- **EXERCISE TASK**: Can you swap "whitecap" for "breaking wave" throughout the items below and leave everything else unchanged?

[Extracted items]
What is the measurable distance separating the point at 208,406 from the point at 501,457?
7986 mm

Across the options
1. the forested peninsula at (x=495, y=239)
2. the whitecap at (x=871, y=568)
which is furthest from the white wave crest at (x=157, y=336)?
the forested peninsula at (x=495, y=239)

- **RESULT FOR THIS EXERCISE**:
What is the measurable distance separating the point at 208,406 from the point at 501,457?
7986 mm

Across the options
1. the forested peninsula at (x=495, y=239)
2. the breaking wave at (x=871, y=568)
which is furthest from the white wave crest at (x=157, y=336)?
the forested peninsula at (x=495, y=239)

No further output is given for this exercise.